Factors Affecting Energy Metabolism: Brown Fat, Medications, Weight Loss

Continuing with citations from my article in Obesity Reviews on an aeteological framework for assessing obesity, we now turn to the some of the factors that can affect metabolic rate:

Metabolically Active Fat
Recent evidence suggests that brown adipose tissue (BAT) exists into adult hood and can, when present account for as much as 20% of daily resting energy expenditure. While the exact contribution of BAT (or lack thereof) to obesity remains to be determined, the presence and inducibility of BAT by cold exposure is inversely related to BMI, appears higher in women, and diminishes with aging. Given the role of cold exposure in the expression of BAT, it can be speculated that an increase in ambient temperature may promote weight gain by significantly reducing BAT and, thus, metabolic rate in some individuals. In rodents, increased production of neuropeptide Y in the hypothalamus can not only increase food intake but also reduce energy expenditure via a reduction in non‐shivering thermogenesis in BAT and facilitate triglyceride deposition through increased insulin levels.


A wide range of medications can affect metabolic rate.

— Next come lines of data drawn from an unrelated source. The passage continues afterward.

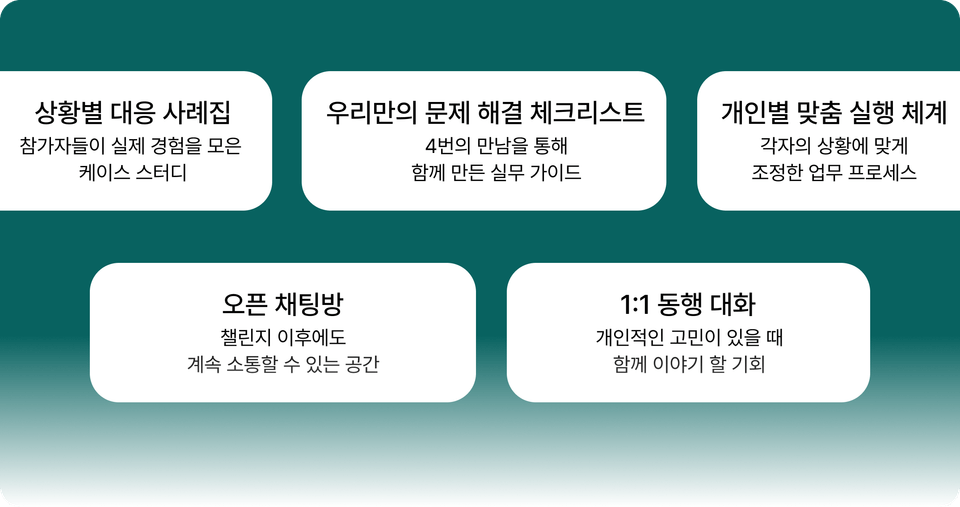 상황별 대응 사례집
참가자들이 실제 경험을 모은
케이스 스터디

우리만의 문제 해결 체크리스트
4번의 만남을 통해
함께 만든 실무 가이드

개인별 맞춤 실행 체계
각자의 상황에 맞게
조정한 업무 프로세스

오픈 채팅방
챌린지 이후에도
계속 소통할 수 있는 공간

1:1 동행 대화
개인적인 고민이 있을 때
함께 이야기 할 기회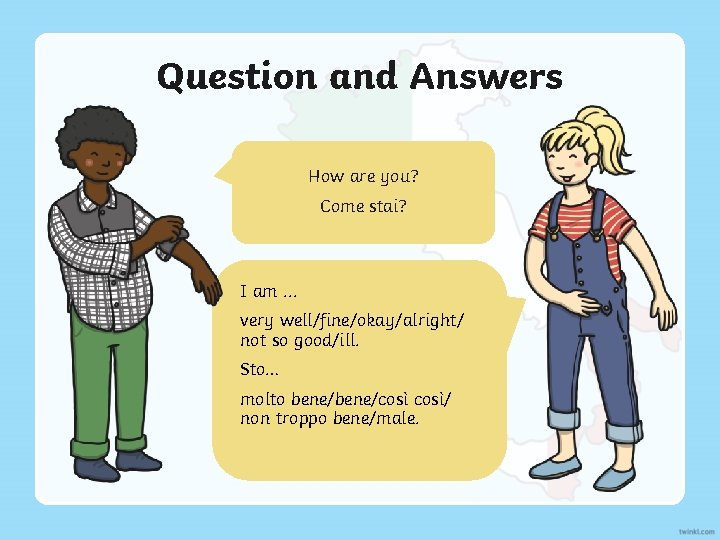 Question and Answers

How are you?

Come stai?

I am ...

very well/fine/okay/alright/ not so good/ill.

Sto...

molto bene/bene/così così/ non troppo bene/male.

twinkl.com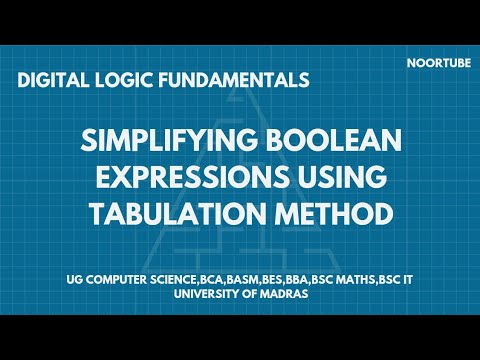 NOORTUBE

DIGITAL LOGIC FUNDAMENTALS

SIMPLIFYING BOOLEAN EXPRESSIONS USING TABULATION METHOD

UG COMPUTER SCIENCE,BCA,BASM,BES,BBA,BSC MATHS,BSC IT
UNIVERSITY OF MADRAS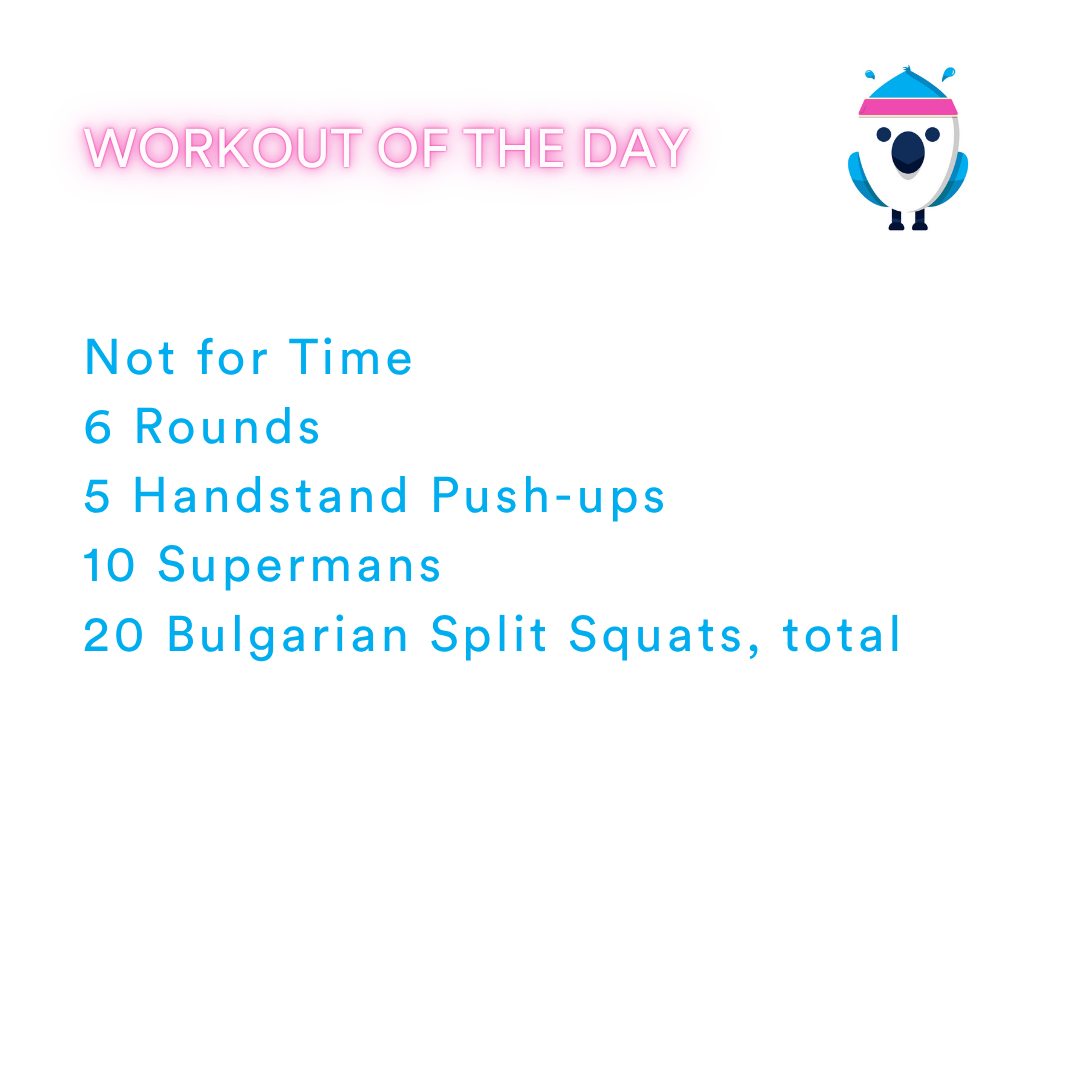 WORKOUT OF THE DAY

Not for Time
6 Rounds
5 Handstand Push-ups
10 Supermans
20 Bulgarian Split Squats, total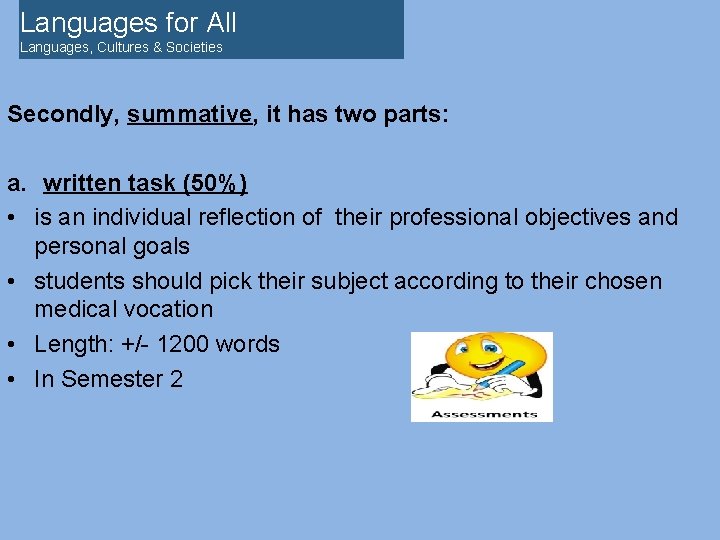 Languages for All
Languages, Cultures & Societies

Secondly, summative, it has two parts:

a. written task (50%)
• is an individual reflection of their professional objectives and personal goals
• students should pick their subject according to their chosen medical vocation
• Length: +/- 1200 words
• In Semester 2

Assessments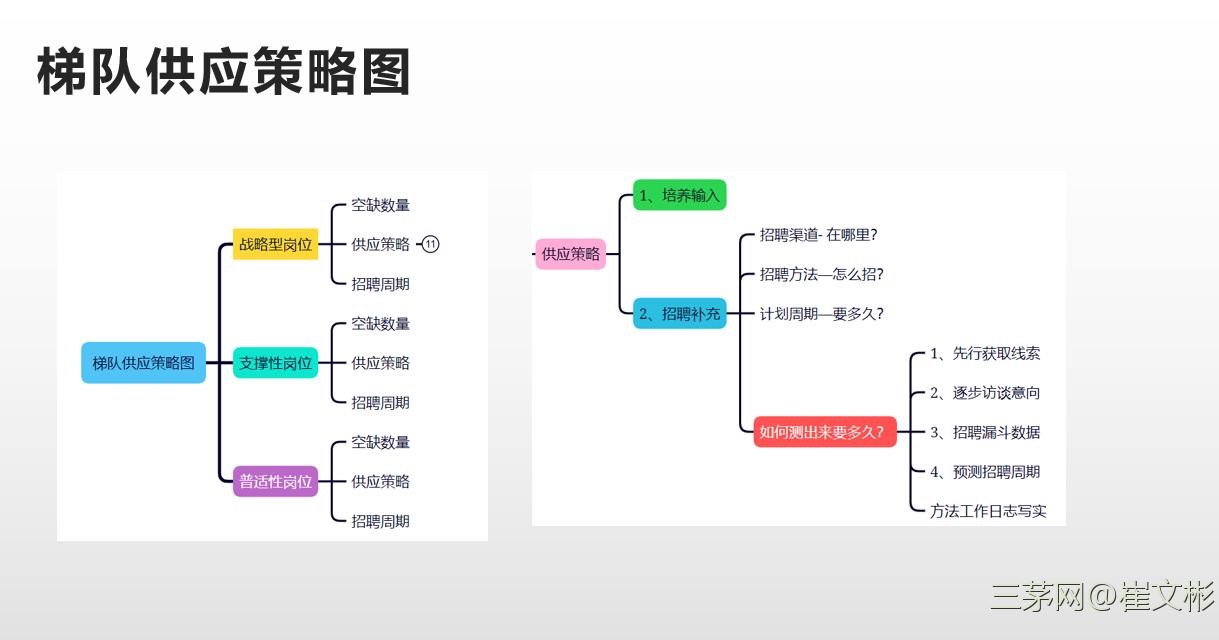 梯队供应策略图

梯队供应策略图
战略型岗位
空缺数量
供应策略
11
招聘周期
支撑性岗位
空缺数量
供应策略
招聘周期
普适性岗位
空缺数量
供应策略
招聘周期

供应策略
1、培养输入
2、招聘补充
招聘渠道- 在哪里?
招聘方法—怎么招?
计划周期—要多久?
如何测出来要多久?
1、先行获取线索
2、逐步访谈意向
3、招聘漏斗数据
4、预测招聘周期
方法工作日志写实

三茅网@崔文彬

Notably, the use of beta‐blockers has been shown to significantly reduce thermogenesis, resulting in clinically relevant weight gain 34. Metabolic rates can also be reduced by the discontinuation of drugs that promote thermogenesis such as beta‐adrenergic agents, stimulants (including performance‐enhancing and illicit drugs like crack/cocaine), coffee or nicotine, resulting in weight gain.\

Weight Loss

Finally, weight loss can markedly reduce energy requirements with a 5–10% reduction in body weight reducing resting metabolic rate by as much as 20% in some individuals, thereby substantially increasing the susceptibility to weight regain in the post‐obese state.

Commentary: In summary, any of the many factors that can reduce metabolic rate, can result in weight gain even with no change in energy intake or energy expenditure. In a clinical setting, this would apply to the patient, who tells you that they have not changed their food intake or their activity levels and, yet, have gained weight. Rather than simply discarding this information from a patient as being untrue or “delusional”, clinicians should give careful consideration to the factor that there very well may be factors that have led to a significant reduction in metabolic requirements.